Director: Georges Franju

French director Georges Franju takes a pulpy, comic-book plot (a scientist kidnaps young women to use their skin tissue to restore his disfigured daughter's beauty) and exercises such restraint and control in its telling that it becomes art. With only the thinnest patina of stylization, Franju focuses on the characters trapped by the doctor's obsession -- the daughter, the assistant, and the doctor himself. In refusing both the fantastic and spectacle, he makes Eyes Without a Face a haunting, beautiful film. Classic-Horror.com review.


Fall of the House of Usher

Director: Roger Corman

From its opening shots of a desolate, burned-out forest to its climactic (and oft-repeated) inferno, Fall of the House of Usher is a Gothic delight. Vincent Price is mesmerizing as Roderick Usher, a tortured soul whose obsession with family curses may result from darker desires. Corman provides some great Freudian imagery throughout and manages to provide some potent thrills in a horror movie without a well-defined antagonist. Mixing up Poe with Freud proved to be a potent cinematic cocktail for Roger Corman, who did a whole cycle of psychological Poe flicks in the early-to-mid 1960s. Classic-Horror.com review.


Jigoku

Director: Nobuo Nakagawa

Not just one of the best horror movies of 1960, Nobuo Nakagawa's Jigoku is one of my favorite films in any genre. It's a complex tale about Shiro (Shigeru Amachi), a young man whose tragic life puts him directly on the path to hell, a fate we get to witness in all of its gory wonder. Jigoku boasts as many possible levels of interpretation as it does painful tortures. Where does hell start? Who is the demonic Tamura and what is his interest in Shiro? What does that ending mean? Nakagawa's film encourages all theories even as it refuses to fit any of them neatly, which is probably why I love it so. Classic-Horror.com review


Psycho

Director: Alfred Hitchcock

To quote Chris Justice: "Writing a review lauding the merits of Alfred Hitchcock's Psycho is like writing an essay on why breathing is important. Or better yet, why sex feels good." Diabolique may have unlocked the door to the modern psychological thriller, but Psycho busted it wide open, and nothing was ever the same again (certainly not the shower). Psycho is one of those movies that reveals different facets every time it is watched. Countless books have been written about the film and yet we're still coming up with new ways to talk about it. Norman Bates and his mother issues are a cultural phenomenon and Bernard Herrmann's shrieking violins still show up in a variety of odd places (including a recent Travelocity commercial). If any film had a non-negotiable place on this list, Psycho would be it. Classic-Horror.com review.


 

Speak up, folks! What are some of your favorites from a half-century ago?

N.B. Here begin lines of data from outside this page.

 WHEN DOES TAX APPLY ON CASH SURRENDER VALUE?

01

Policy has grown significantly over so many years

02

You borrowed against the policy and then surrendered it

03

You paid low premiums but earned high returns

You hit upon my two favorites

You hit upon my two favorites from 1960 ... "The Brides of Dracula" and "Fall of the House of Usher", but I also have a fondness for William Castle's "13 Ghosts".

Nice list. I wrote a similar

Nice list. I wrote a similar one listing ten movies from '60 on my own site several months back. The only one from this one that I didn't include was 'Jigoku', which I'll have to check out ('13 Ghosts' is present, though, Dinosaur1972). You can read it here: http://psychobabble100.wordpress.com/2010/07/25/february-16-2010-psychob...


Even though I love any movie

Even though I love any movie that features "ILLUSION-O" (13 Ghosts), the film that I think should be included in the shiverin' 6 is Village of the Damned. Brainy and scary, but especially scary.

 

@Dinosaur1972 - I haven't

@Dinosaur1972 - I haven't seen 13 Ghosts, actually. It's in my Netflix queue.

@Psychobabble Mike - Great list. Peeping Tom was one film I was kicking myself for not having a place for, but since Shiverin' 6s aren't definitive "Best ofs" and I already covered the psycho-thriller with Psycho, I left it off.

@Rich - Village of the Damned is another one I haven't seen yet, although I have it on DVD.

"He went for a little walk! You should have seen his face!"